No differences have been reported in PAPP-A levels between SLE and control
pregnant populations.
- Insulin-dependent diabetes mellitus (IDDM) or type-1 diabetes
IDDM is a chronic condition where the pancreas is unable to secrete sufficient
amount of insulin, a hormone involved in the cellular production of energy
by glucose. A recent study including n=489 pregnancies with IDDM and n=83972
healthy pregnancies showed thatPAPP-A levels were significantly lower in IDDM pregnancies (15%) while free βhCG levels were not affected. These results have
been confirmed by other studies where PAPP-A levels were reduced up to 20%.
The PAPP-A levels reduction requires correction in the calculation of risks
for chromosomal defects to avoid an increase in the false positive rate.
- Second-trimester: quad marker screen
The second-trimester screening combines measurement of four serum markers:
alpha-fetoprotein (AFP), total human chorionic gonadotropin (hCG), unconjugated
estriol (uE3), and inhibin A.
- Antiphospholipid syndrome (aPL)
Antiphospholipid (aPL) syndrome is an immune disorder characterized by
the presence of abnormal blood clotting associated to aPL antibodies.
First recognized in patients with systemic lupus erythematosus (SLE),
this disorder may also occur alone. Pregnant women with aPL syndrome are
at high risk for recurrent spontaneous abortions (RSA), intra-uterine
growth retardation (IUGR), preterm delivery, preeclampsia and other vascular issues.
A low level of maternal serum
α-fetoprotein (AFP) is associated with chromosomal abnormalities particularly
trisomy 21
(T21) whereas high levels of maternal serum AFP carry an increased risk
of adverse pregnancy outcomes.
Several studies have reported
higher maternal serum AFP levels in SLE or aPL pregnant women compared to the control group
with no neural defects or fetal abnormalities. Placental injuries are very common in SLE and aPL syndrome and could
explain the high incidence of supranormal AFP levels.
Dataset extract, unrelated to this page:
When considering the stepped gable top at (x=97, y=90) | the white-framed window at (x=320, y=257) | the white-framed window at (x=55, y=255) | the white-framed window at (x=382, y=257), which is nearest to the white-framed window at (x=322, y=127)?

An abnormal maternal serum AFP level is also associated with higher prednisone
dose and higher risk of preterm delivery.
Altogether, because AFP is involved in the calculation of the risk of
T21, these higher values led to
underestimate the risks for T21 that require a correction for its calculation.
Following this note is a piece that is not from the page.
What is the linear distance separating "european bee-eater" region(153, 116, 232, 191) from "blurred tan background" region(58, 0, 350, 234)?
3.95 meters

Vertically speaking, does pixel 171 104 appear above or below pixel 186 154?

- Insulin-dependent diabetes mellitus (IDDM) or type-1 diabetes
A meta-analysis study comparing the four second-trimester serum markers
between pregnant women with or without IDDM reported that median levels for
AFP and uE3 were statistically significantly lower in pregnant women with IDDM. The other markers were not significantly different between the two groups.
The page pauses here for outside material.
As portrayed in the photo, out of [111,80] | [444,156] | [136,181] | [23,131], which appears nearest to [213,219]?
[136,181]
Therefore, AFP and uE3 levels should be adjusted in women with IDDM in
prenatal screening for Down syndrome.
Any disruption of the feto-maternal barrier (premature membrane rupture, placental injuries) result in
inflammation that is the principal cause of placental permeability (leakage). When placental integrity is damaged,
this could lead to an alteration of several maternal factor levels such as AFP.
At Braverman Reproductive Immunology, we see a large number of patients with inflammatory diseases who should
be aware that their
prenatal screening may be affected by their conditions and treatments.